Interrogating basal ganglia circuit function in Parkinson’s disease and dystonia

Reviewer #1 (Public Review):

Summary:
Sumarac et al investigate differences in globus pallidus internus (GPi) spike activity and short- and long-term plasticity of direct pathway projections in patients with Parkinson's disease (PD) and dystonia. Their main claims are that GPi neurons exhibit distinct characteristics in these two disorders, with PD associated with specific power-frequency oscillations and dystonia showing lower firing rates, increased burstiness, and less regular activity. Additionally, long-term plasticity and synaptic depression appear to differ between the two conditions. The authors suggest that these findings support the concept of hyperfunctional GPi output in PD and hypofunctional output in dystonia, possibly driven by variations in the plasticity of striato-pallidal synapses. Overall enthusiasm is relatively high, but I think the discussion omits discussing findings that don't align well with standard models.

Strengths:
These types of studies are valuable as the data arise from patients who have dystonia or PD. This could provide unique insights into disease pathophysiology that might not be recapitulated in animal systems work.

Weaknesses:
- The rate model and indirect/direct pathway ideas lack explanatory power; too much of the hypothesis generation and discussion in this manuscript is set in the context of these old ideas. Their data in my view emphasize this somewhat emphatically. Most patients with the 'hypokinetic' movement disorder PD have dystonia as a part of their motor features. Dystonia is a form of excessive muscle activation that on the one hand is 'hyperkinetic' but on the other usually decreases the speed of motor tasks, even in patients with primary dystonia. Similarly, PD patients display a bewildering variety of hyperkinetic manifestations as well (rest tremor, dystonia, dyskinesia). If these are truly independent classifications, i.e. hyper- versus hypo-kinetic, the authors must acknowledge that there is considerable overlap in the spike activity across groups - numerous dystonia patients display higher discharge rates than the majority of the PD sample. Based on the firing rate alone, it would not be possible to distinguish these groups.
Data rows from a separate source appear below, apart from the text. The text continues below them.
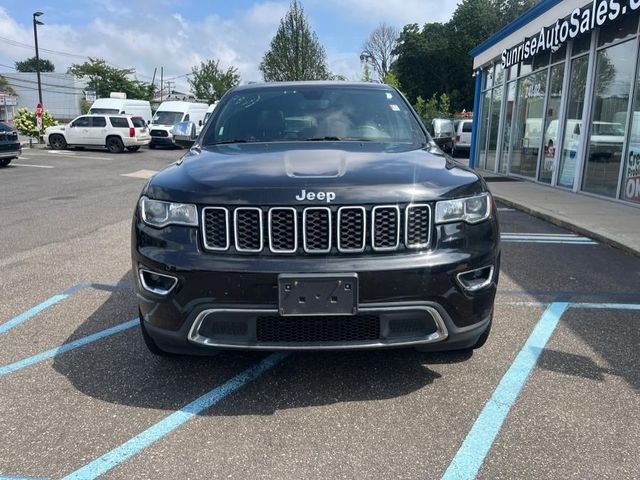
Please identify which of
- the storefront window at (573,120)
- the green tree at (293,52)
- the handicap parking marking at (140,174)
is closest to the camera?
the storefront window at (573,120)

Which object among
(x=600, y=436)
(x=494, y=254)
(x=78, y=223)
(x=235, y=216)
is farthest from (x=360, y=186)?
(x=78, y=223)

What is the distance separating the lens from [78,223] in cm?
823

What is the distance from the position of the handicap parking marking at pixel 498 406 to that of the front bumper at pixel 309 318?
420mm

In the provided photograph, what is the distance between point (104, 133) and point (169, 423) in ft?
86.1

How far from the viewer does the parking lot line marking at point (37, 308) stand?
399 cm

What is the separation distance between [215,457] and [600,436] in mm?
1794

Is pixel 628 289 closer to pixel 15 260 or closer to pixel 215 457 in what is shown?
pixel 215 457

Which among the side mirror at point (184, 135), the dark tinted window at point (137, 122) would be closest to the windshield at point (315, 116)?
the side mirror at point (184, 135)

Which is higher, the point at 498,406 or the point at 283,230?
the point at 283,230

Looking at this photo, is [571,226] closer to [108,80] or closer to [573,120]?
[573,120]

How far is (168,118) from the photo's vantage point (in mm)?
30312

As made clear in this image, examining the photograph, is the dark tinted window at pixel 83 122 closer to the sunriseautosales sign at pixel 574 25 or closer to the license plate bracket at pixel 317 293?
the sunriseautosales sign at pixel 574 25

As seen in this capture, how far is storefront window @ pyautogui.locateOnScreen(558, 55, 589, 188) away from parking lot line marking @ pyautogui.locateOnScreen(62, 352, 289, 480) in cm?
1014

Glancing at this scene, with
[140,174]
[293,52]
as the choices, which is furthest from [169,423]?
[293,52]
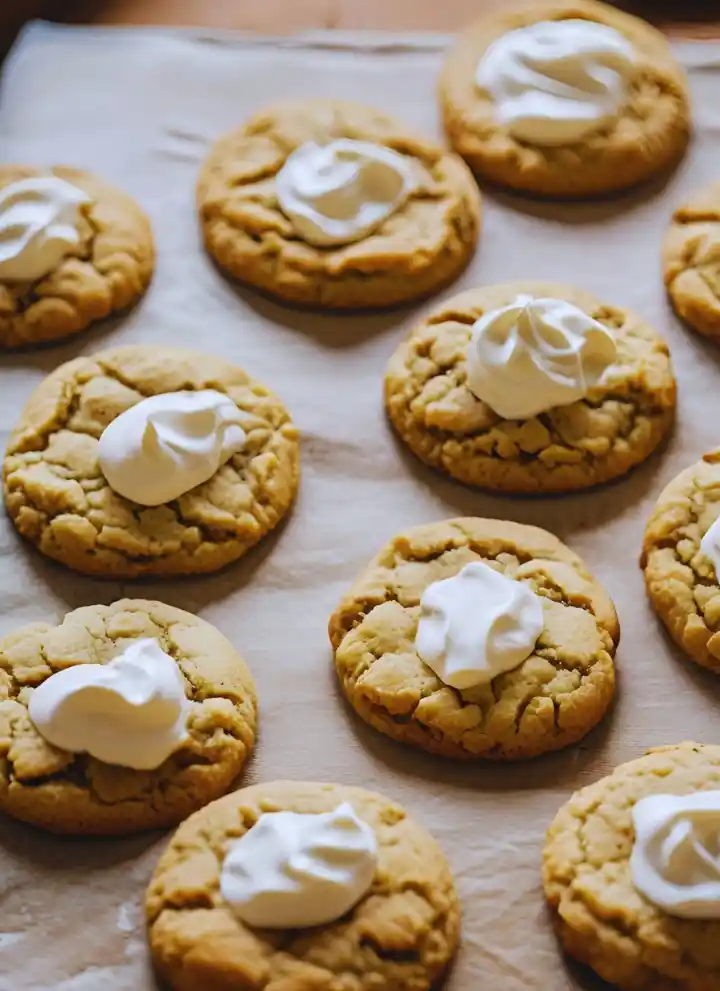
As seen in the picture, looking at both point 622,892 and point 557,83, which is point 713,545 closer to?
point 622,892

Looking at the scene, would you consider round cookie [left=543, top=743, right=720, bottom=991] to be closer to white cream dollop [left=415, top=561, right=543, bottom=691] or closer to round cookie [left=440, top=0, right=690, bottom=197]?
white cream dollop [left=415, top=561, right=543, bottom=691]

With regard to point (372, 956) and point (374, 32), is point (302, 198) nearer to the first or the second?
point (374, 32)

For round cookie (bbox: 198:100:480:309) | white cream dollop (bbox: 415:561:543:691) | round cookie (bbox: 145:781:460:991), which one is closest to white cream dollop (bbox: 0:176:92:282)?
round cookie (bbox: 198:100:480:309)

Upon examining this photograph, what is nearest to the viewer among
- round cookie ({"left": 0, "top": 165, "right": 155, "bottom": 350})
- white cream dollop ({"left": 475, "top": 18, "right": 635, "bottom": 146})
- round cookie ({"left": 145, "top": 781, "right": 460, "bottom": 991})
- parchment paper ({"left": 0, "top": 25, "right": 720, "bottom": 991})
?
round cookie ({"left": 145, "top": 781, "right": 460, "bottom": 991})

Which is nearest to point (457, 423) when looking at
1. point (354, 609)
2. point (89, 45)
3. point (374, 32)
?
point (354, 609)

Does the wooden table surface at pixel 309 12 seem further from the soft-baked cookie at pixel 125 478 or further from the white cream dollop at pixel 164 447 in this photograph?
the white cream dollop at pixel 164 447

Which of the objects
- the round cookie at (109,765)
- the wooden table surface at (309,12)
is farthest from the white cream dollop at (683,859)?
the wooden table surface at (309,12)
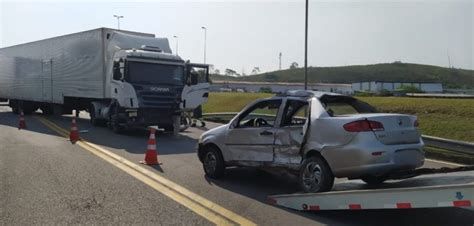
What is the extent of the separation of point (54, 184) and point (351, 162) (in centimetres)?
507

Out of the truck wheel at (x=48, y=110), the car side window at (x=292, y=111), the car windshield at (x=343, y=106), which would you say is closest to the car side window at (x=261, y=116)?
the car side window at (x=292, y=111)

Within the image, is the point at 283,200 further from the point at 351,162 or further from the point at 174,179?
the point at 174,179

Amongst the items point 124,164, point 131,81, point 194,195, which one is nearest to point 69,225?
point 194,195

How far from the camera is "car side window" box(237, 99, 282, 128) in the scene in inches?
344

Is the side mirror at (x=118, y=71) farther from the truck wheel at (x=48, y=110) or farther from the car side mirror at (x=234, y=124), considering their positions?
the truck wheel at (x=48, y=110)

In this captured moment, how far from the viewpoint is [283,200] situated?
7.41 meters

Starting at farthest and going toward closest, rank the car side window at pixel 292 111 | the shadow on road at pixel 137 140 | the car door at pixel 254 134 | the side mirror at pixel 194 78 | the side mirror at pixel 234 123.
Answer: the side mirror at pixel 194 78
the shadow on road at pixel 137 140
the side mirror at pixel 234 123
the car door at pixel 254 134
the car side window at pixel 292 111

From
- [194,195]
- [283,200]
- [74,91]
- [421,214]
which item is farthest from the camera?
[74,91]

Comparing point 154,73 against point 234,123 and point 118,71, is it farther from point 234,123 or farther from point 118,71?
point 234,123

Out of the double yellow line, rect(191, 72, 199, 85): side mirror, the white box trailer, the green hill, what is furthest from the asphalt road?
the green hill

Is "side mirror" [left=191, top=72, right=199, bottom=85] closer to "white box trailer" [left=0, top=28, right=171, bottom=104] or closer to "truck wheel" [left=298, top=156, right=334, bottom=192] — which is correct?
"white box trailer" [left=0, top=28, right=171, bottom=104]

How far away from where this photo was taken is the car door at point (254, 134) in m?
8.59

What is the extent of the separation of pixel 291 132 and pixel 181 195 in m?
1.92

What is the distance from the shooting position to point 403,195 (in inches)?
223
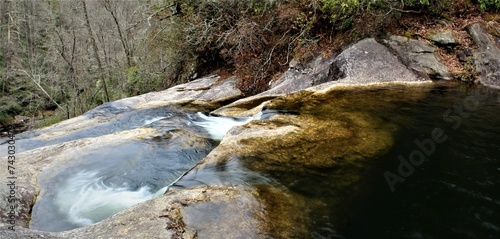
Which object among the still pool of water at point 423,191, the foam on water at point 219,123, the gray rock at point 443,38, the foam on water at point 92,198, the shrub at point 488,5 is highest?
the shrub at point 488,5

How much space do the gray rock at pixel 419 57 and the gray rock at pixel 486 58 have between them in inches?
32.8

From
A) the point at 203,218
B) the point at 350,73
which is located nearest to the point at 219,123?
the point at 350,73

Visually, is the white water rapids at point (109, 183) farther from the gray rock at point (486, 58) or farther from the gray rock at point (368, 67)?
the gray rock at point (486, 58)

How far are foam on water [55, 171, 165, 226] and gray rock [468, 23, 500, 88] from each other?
30.9 feet

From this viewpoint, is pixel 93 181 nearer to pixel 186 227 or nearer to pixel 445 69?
pixel 186 227

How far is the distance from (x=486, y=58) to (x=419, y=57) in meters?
1.78

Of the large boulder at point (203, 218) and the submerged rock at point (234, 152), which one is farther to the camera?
the submerged rock at point (234, 152)

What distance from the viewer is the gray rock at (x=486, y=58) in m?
9.44

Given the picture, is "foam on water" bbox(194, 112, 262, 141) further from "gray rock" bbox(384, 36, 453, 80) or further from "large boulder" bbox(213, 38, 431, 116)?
"gray rock" bbox(384, 36, 453, 80)

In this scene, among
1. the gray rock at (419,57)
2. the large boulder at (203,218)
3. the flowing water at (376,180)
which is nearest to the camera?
the large boulder at (203,218)

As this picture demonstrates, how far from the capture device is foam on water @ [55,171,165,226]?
503cm

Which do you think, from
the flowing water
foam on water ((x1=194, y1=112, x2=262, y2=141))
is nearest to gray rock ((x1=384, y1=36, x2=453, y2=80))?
the flowing water

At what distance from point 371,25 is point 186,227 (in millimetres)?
9618

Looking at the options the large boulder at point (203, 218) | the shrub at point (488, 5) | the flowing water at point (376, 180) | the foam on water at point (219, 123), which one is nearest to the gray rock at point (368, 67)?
the flowing water at point (376, 180)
- If beta power is pathognomonic of parkinsonism, the authors found no differences in beta-related spike discharges across the groups. One would have predicted greater beta power in PD than in primary dystonia. This should be discussed explicitly and an interpretation should be provided.
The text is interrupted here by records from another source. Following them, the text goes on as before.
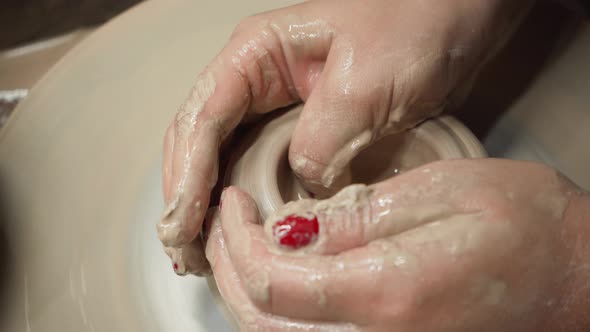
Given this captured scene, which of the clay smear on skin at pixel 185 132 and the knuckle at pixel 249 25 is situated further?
the knuckle at pixel 249 25

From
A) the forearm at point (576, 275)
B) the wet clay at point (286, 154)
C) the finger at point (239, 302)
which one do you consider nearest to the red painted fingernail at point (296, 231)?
the finger at point (239, 302)

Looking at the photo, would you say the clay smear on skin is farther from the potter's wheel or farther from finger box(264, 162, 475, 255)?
the potter's wheel

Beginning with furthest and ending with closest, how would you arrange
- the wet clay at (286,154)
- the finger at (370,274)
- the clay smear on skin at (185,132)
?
1. the wet clay at (286,154)
2. the clay smear on skin at (185,132)
3. the finger at (370,274)

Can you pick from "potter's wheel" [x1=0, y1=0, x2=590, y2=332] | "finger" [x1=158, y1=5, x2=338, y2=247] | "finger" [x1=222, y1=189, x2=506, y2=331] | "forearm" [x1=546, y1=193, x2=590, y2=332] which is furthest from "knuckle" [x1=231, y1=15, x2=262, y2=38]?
"forearm" [x1=546, y1=193, x2=590, y2=332]

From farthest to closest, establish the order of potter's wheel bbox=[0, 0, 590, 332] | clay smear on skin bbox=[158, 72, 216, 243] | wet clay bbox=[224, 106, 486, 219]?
potter's wheel bbox=[0, 0, 590, 332] → wet clay bbox=[224, 106, 486, 219] → clay smear on skin bbox=[158, 72, 216, 243]

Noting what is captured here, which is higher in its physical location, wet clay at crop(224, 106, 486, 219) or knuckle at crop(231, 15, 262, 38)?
knuckle at crop(231, 15, 262, 38)

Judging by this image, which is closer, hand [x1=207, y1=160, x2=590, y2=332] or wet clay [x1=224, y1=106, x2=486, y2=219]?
hand [x1=207, y1=160, x2=590, y2=332]

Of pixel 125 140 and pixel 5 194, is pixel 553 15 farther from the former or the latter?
pixel 5 194

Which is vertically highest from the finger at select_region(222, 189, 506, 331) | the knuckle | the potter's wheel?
the knuckle

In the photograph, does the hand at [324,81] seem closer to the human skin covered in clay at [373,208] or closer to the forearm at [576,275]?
the human skin covered in clay at [373,208]

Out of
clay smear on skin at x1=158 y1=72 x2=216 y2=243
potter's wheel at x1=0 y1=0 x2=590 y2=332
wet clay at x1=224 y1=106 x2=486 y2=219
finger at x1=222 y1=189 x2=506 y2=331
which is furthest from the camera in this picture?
potter's wheel at x1=0 y1=0 x2=590 y2=332

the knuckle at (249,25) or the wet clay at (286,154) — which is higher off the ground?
the knuckle at (249,25)
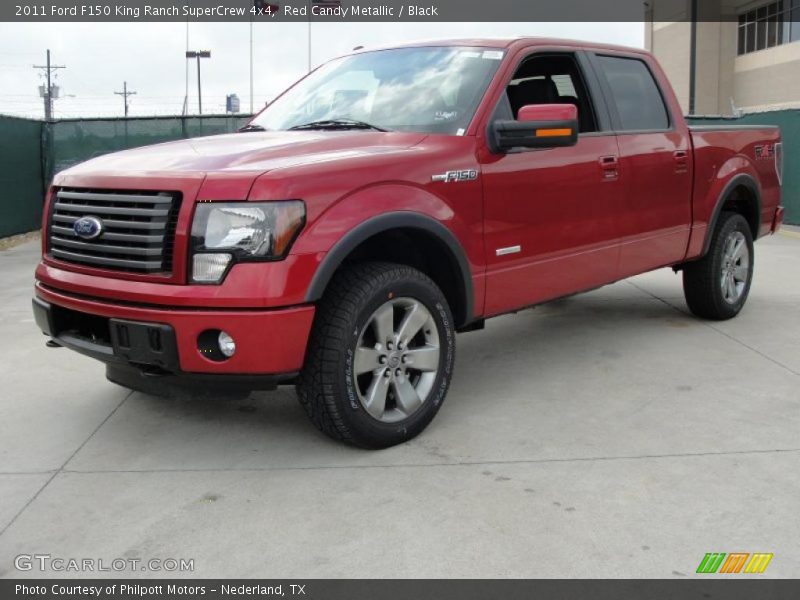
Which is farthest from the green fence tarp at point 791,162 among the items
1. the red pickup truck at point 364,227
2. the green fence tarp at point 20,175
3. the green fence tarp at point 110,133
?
the green fence tarp at point 20,175

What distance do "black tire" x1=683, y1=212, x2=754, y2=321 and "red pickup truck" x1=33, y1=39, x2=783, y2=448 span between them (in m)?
0.87

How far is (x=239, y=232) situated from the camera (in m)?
3.36

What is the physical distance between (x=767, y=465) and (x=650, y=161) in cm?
242

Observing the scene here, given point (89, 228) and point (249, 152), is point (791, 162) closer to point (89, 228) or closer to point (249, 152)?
point (249, 152)

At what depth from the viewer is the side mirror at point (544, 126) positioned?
4.12 metres

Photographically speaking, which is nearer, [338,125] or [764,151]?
[338,125]

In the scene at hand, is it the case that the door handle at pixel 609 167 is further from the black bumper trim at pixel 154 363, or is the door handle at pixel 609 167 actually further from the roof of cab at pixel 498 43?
the black bumper trim at pixel 154 363

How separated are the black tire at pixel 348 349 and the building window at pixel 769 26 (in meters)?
38.5

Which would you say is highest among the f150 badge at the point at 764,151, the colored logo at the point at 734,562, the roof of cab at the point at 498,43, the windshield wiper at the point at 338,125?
the roof of cab at the point at 498,43

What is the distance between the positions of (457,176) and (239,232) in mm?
1224

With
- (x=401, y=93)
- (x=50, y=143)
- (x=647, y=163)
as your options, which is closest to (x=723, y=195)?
(x=647, y=163)

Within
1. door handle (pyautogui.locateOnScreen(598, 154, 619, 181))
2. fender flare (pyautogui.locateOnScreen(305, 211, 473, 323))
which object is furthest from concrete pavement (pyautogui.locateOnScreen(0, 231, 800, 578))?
door handle (pyautogui.locateOnScreen(598, 154, 619, 181))

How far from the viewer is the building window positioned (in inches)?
1448
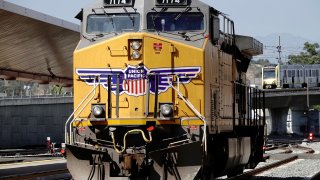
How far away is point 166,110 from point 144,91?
2.02ft

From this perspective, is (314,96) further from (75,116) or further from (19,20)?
(75,116)

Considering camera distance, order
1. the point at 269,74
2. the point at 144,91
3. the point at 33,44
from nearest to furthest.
→ the point at 144,91
the point at 33,44
the point at 269,74

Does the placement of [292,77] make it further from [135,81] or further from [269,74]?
[135,81]

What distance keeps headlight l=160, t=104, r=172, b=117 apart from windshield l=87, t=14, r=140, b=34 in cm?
170

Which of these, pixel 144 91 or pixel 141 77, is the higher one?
pixel 141 77

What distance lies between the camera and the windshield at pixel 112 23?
13.3 m

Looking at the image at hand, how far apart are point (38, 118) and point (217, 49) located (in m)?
47.1

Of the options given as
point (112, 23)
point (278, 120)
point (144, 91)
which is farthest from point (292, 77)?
point (144, 91)

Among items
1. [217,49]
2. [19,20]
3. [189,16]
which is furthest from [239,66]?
[19,20]

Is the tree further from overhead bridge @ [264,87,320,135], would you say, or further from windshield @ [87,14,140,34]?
windshield @ [87,14,140,34]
- The study lacks a healthy control group, making it challenging to differentiate disease-specific findings from normal variations in GPi activity and plasticity. Although this is acknowledged in the discussion, this complicates the interpretation of the results. The sample sizes for PD and dystonia patients are relatively small, and the study combines various forms of dystonia, potentially masking subtype-specific differences. A larger and more homogenous sample could enhance the study's reliability.
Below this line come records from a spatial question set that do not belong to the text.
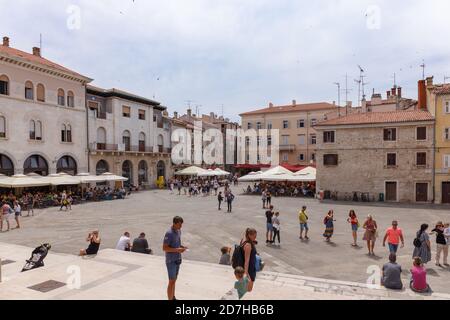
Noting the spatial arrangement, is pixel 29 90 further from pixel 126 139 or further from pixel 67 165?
pixel 126 139

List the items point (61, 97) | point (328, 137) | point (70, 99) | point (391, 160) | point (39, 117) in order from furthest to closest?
1. point (70, 99)
2. point (61, 97)
3. point (328, 137)
4. point (39, 117)
5. point (391, 160)

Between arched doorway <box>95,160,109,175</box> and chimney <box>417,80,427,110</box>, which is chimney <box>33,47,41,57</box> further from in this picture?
chimney <box>417,80,427,110</box>

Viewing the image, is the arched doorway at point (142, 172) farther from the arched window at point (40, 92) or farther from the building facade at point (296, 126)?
the building facade at point (296, 126)

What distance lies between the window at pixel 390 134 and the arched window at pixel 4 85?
34.4 meters

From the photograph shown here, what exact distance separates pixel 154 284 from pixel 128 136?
1455 inches

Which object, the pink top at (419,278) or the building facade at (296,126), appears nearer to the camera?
the pink top at (419,278)

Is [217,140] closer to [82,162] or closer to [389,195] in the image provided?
[82,162]

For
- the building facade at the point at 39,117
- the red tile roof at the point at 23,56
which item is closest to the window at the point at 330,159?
the building facade at the point at 39,117

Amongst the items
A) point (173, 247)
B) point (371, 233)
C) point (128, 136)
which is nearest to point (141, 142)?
point (128, 136)

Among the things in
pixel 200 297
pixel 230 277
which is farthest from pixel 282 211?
pixel 200 297

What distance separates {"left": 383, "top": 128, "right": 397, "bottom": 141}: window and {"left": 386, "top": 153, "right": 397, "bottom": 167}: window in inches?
59.3

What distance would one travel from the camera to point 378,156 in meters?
30.1

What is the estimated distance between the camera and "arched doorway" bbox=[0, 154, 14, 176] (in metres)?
27.0

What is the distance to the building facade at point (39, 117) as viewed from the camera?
1078 inches
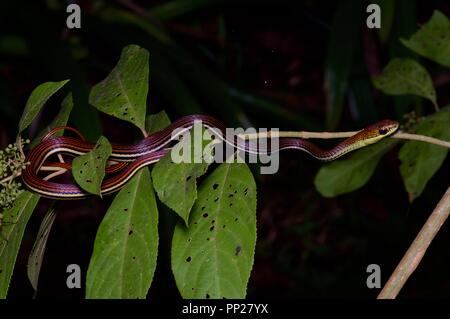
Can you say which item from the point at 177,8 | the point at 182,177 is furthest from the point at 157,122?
the point at 177,8

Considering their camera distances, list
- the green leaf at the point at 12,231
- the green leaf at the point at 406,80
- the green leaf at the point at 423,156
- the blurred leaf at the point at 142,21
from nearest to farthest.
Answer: the green leaf at the point at 12,231 → the green leaf at the point at 423,156 → the green leaf at the point at 406,80 → the blurred leaf at the point at 142,21

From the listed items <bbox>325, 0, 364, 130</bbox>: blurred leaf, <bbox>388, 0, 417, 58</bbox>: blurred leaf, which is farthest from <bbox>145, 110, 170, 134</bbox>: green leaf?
<bbox>388, 0, 417, 58</bbox>: blurred leaf

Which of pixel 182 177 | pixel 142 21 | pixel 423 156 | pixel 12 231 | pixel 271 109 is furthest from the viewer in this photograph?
pixel 142 21

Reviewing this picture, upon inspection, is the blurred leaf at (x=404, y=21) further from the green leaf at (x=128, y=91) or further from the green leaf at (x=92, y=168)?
the green leaf at (x=92, y=168)

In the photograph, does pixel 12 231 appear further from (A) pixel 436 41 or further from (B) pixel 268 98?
(B) pixel 268 98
- While they mention that data are available on request, sharing data openly would increase transparency and allow for independent validation of the results. It is unclear how sharing deidentified data would compromise patient privacy or present ethical issues of any kind, as claimed by the authors.

- They appropriately acknowledge several limitations, such as the inability to use pharmacological interventions and the need for further research in the chronic setting.

- The manuscript highlights differences in GPi activity and plasticity between PD and dystonia but could provide more context on the clinical implications of these findings, particularly regarding what the implications would be novel paradigms for deep brain stimulation.

- While statistical tests are mentioned, the manuscript could benefit from a more detailed presentation of statistical methods, including correction for multiple comparisons and effect sizes. Did the authors consider different recording sites within each patient as independent observations? I think this is not appropriate if that was the case.

- The manuscript could elaborate on the potential mechanisms underlying the observed differences in GPi activity and plasticity and their relevance to the pathophysiology of PD and dystonia.

Reviewer #2 (Public Review):

Summary:
The authors investigated how neuronal activity and metrics of plasticity using local electrical stimulation in the GPi were different between Parkinson's disease and dystonia patients.

Strengths:
The introduction highlights the importance of the work and the fundamental background needed to understand the rest of the paper. It also clearly lays out the novelty (i.e., that the dynamics of plastic effects in GPi between dystonia and PD have not been directly compared).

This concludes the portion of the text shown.